Your output should contain every record, unchanged.

== == ==

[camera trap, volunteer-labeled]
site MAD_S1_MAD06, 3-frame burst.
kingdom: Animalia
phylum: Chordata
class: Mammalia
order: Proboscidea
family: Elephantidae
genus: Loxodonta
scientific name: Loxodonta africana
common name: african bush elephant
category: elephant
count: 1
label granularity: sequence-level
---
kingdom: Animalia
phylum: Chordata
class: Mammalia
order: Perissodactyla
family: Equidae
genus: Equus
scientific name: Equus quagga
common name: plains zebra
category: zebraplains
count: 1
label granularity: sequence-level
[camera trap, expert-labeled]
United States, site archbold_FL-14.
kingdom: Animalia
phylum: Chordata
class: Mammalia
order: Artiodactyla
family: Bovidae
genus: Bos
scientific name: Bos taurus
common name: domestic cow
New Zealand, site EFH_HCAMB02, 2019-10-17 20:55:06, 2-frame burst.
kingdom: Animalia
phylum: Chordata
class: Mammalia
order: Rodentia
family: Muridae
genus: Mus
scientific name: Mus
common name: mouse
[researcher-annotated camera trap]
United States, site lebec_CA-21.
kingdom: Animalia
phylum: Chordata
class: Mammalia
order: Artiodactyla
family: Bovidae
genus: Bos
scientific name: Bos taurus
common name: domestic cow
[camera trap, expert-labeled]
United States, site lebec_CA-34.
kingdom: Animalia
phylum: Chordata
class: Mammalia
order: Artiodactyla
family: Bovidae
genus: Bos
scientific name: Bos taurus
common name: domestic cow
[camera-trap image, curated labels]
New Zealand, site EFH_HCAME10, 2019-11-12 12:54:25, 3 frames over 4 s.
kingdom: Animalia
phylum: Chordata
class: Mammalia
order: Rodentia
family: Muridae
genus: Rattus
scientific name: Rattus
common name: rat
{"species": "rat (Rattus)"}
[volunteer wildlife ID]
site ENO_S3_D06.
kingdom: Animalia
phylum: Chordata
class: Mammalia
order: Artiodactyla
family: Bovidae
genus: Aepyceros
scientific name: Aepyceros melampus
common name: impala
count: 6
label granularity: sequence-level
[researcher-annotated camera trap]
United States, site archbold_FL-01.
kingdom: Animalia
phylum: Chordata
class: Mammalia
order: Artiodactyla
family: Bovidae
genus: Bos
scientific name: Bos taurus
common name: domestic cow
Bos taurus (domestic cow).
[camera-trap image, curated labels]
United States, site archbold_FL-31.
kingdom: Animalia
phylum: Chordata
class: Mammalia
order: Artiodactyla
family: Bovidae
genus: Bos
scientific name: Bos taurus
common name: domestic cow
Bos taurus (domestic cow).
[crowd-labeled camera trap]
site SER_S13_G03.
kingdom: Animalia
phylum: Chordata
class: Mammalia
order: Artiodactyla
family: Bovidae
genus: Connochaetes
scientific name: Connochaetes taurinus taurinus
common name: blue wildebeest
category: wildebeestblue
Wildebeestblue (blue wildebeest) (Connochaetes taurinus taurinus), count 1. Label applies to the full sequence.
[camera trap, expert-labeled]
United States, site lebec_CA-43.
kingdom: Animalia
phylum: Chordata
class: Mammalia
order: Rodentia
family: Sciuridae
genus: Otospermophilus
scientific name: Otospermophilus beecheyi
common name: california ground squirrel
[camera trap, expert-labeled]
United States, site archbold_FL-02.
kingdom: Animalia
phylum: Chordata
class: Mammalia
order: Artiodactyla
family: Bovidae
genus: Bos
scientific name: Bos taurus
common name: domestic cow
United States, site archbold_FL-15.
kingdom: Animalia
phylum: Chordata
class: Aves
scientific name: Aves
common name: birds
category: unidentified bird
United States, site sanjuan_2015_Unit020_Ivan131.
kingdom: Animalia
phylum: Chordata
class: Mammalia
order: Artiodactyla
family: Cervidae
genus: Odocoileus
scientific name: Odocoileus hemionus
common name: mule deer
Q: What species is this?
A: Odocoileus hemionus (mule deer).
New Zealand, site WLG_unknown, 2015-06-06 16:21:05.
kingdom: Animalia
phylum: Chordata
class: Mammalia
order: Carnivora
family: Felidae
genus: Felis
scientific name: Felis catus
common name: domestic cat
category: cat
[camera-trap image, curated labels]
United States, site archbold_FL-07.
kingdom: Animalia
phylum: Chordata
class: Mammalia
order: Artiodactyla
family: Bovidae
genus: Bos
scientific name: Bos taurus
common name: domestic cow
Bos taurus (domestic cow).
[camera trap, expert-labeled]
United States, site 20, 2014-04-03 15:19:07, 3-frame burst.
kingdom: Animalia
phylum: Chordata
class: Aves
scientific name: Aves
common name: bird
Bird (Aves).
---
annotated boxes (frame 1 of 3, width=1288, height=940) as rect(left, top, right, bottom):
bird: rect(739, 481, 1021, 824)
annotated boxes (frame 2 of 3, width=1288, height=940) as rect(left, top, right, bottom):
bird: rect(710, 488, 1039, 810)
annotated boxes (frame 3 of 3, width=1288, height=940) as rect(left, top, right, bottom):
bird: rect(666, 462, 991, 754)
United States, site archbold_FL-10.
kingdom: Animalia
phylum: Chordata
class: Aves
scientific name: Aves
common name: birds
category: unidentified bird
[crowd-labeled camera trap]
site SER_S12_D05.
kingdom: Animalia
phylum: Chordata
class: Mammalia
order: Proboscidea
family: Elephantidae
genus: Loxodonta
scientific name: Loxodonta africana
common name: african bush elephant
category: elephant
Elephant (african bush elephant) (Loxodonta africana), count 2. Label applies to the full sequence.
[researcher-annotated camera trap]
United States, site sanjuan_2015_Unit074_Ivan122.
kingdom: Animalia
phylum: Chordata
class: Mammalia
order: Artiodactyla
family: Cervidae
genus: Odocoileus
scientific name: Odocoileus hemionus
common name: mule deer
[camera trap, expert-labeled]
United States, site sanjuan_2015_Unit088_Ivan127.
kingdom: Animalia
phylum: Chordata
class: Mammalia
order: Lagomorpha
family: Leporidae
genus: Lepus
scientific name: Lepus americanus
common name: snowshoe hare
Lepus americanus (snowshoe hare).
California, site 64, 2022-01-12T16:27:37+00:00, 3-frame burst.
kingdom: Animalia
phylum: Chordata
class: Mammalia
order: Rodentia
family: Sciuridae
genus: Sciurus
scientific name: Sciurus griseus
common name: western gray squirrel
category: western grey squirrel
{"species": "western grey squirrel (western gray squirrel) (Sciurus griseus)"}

== == ==

* _Exercise solution_:
[camera trap, volunteer-labeled]
site MAD_S1_MAD06, 3-frame burst.
kingdom: Animalia
phylum: Chordata
class: Mammalia
order: Proboscidea
family: Elephantidae
genus: Loxodonta
scientific name: Loxodonta africana
common name: african bush elephant
category: elephant
count: 1
label granularity: sequence-level
---
kingdom: Animalia
phylum: Chordata
class: Mammalia
order: Perissodactyla
family: Equidae
genus: Equus
scientific name: Equus quagga
common name: plains zebra
category: zebraplains
count: 1
label granularity: sequence-level
[camera trap, expert-labeled]
United States, site archbold_FL-14.
kingdom: Animalia
phylum: Chordata
class: Mammalia
order: Artiodactyla
family: Bovidae
genus: Bos
scientific name: Bos taurus
common name: domestic cow
New Zealand, site EFH_HCAMB02, 2019-10-17 20:55:06, 2-frame burst.
kingdom: Animalia
phylum: Chordata
class: Mammalia
order: Rodentia
family: Muridae
genus: Mus
scientific name: Mus
common name: mouse
[researcher-annotated camera trap]
United States, site lebec_CA-21.
kingdom: Animalia
phylum: Chordata
class: Mammalia
order: Artiodactyla
family: Bovidae
genus: Bos
scientific name: Bos taurus
common name: domestic cow
[camera trap, expert-labeled]
United States, site lebec_CA-34.
kingdom: Animalia
phylum: Chordata
class: Mammalia
order: Artiodactyla
family: Bovidae
genus: Bos
scientific name: Bos taurus
common name: domestic cow
[camera-trap image, curated labels]
New Zealand, site EFH_HCAME10, 2019-11-12 12:54:25, 3 frames over 4 s.
kingdom: Animalia
phylum: Chordata
class: Mammalia
order: Rodentia
family: Muridae
genus: Rattus
scientific name: Rattus
common name: rat
{"species": "rat (Rattus)"}
[volunteer wildlife ID]
site ENO_S3_D06.
kingdom: Animalia
phylum: Chordata
class: Mammalia
order: Artiodactyla
family: Bovidae
genus: Aepyceros
scientific name: Aepyceros melampus
common name: impala
count: 6
label granularity: sequence-level
[researcher-annotated camera trap]
United States, site archbold_FL-01.
kingdom: Animalia
phylum: Chordata
class: Mammalia
order: Artiodactyla
family: Bovidae
genus: Bos
scientific name: Bos taurus
common name: domestic cow
Bos taurus (domestic cow).
[camera-trap image, curated labels]
United States, site archbold_FL-31.
kingdom: Animalia
phylum: Chordata
class: Mammalia
order: Artiodactyla
family: Bovidae
genus: Bos
scientific name: Bos taurus
common name: domestic cow
Bos taurus (domestic cow).
[crowd-labeled camera trap]
site SER_S13_G03.
kingdom: Animalia
phylum: Chordata
class: Mammalia
order: Artiodactyla
family: Bovidae
genus: Connochaetes
scientific name: Connochaetes taurinus taurinus
common name: blue wildebeest
category: wildebeestblue
Wildebeestblue (blue wildebeest) (Connochaetes taurinus taurinus), count 1. Label applies to the full sequence.
[camera trap, expert-labeled]
United States, site lebec_CA-43.
kingdom: Animalia
phylum: Chordata
class: Mammalia
order: Rodentia
family: Sciuridae
genus: Otospermophilus
scientific name: Otospermophilus beecheyi
common name: california ground squirrel
[camera trap, expert-labeled]
United States, site archbold_FL-02.
kingdom: Animalia
phylum: Chordata
class: Mammalia
order: Artiodactyla
family: Bovidae
genus: Bos
scientific name: Bos taurus
common name: domestic cow
United States, site archbold_FL-15.
kingdom: Animalia
phylum: Chordata
class: Aves
scientific name: Aves
common name: birds
category: unidentified bird
United States, site sanjuan_2015_Unit020_Ivan131.
kingdom: Animalia
phylum: Chordata
class: Mammalia
order: Artiodactyla
family: Cervidae
genus: Odocoileus
scientific name: Odocoileus hemionus
common name: mule deer
Q: What species is this?
A: Odocoileus hemionus (mule deer).
New Zealand, site WLG_unknown, 2015-06-06 16:21:05.
kingdom: Animalia
phylum: Chordata
class: Mammalia
order: Carnivora
family: Felidae
genus: Felis
scientific name: Felis catus
common name: domestic cat
category: cat
[camera-trap image, curated labels]
United States, site archbold_FL-07.
kingdom: Animalia
phylum: Chordata
class: Mammalia
order: Artiodactyla
family: Bovidae
genus: Bos
scientific name: Bos taurus
common name: domestic cow
Bos taurus (domestic cow).
[camera trap, expert-labeled]
United States, site 20, 2014-04-03 15:19:07, 3-frame burst.
kingdom: Animalia
phylum: Chordata
class: Aves
scientific name: Aves
common name: bird
Bird (Aves).
---
annotated boxes (frame 1 of 3, width=1288, height=940) as rect(left, top, right, bottom):
bird: rect(739, 481, 1021, 824)
annotated boxes (frame 2 of 3, width=1288, height=940) as rect(left, top, right, bottom):
bird: rect(710, 488, 1039, 810)
annotated boxes (frame 3 of 3, width=1288, height=940) as rect(left, top, right, bottom):
bird: rect(666, 462, 991, 754)
United States, site archbold_FL-10.
kingdom: Animalia
phylum: Chordata
class: Aves
scientific name: Aves
common name: birds
category: unidentified bird
[crowd-labeled camera trap]
site SER_S12_D05.
kingdom: Animalia
phylum: Chordata
class: Mammalia
order: Proboscidea
family: Elephantidae
genus: Loxodonta
scientific name: Loxodonta africana
common name: african bush elephant
category: elephant
Elephant (african bush elephant) (Loxodonta africana), count 2. Label applies to the full sequence.
[researcher-annotated camera trap]
United States, site sanjuan_2015_Unit074_Ivan122.
kingdom: Animalia
phylum: Chordata
class: Mammalia
order: Artiodactyla
family: Cervidae
genus: Odocoileus
scientific name: Odocoileus hemionus
common name: mule deer
[camera trap, expert-labeled]
United States, site sanjuan_2015_Unit088_Ivan127.
kingdom: Animalia
phylum: Chordata
class: Mammalia
order: Lagomorpha
family: Leporidae
genus: Lepus
scientific name: Lepus americanus
common name: snowshoe hare
Lepus americanus (snowshoe hare).
California, site 64, 2022-01-12T16:27:37+00:00, 3-frame burst.
kingdom: Animalia
phylum: Chordata
class: Mammalia
order: Rodentia
family: Sciuridae
genus: Sciurus
scientific name: Sciurus griseus
common name: western gray squirrel
category: western grey squirrel
{"species": "western grey squirrel (western gray squirrel) (Sciurus griseus)"}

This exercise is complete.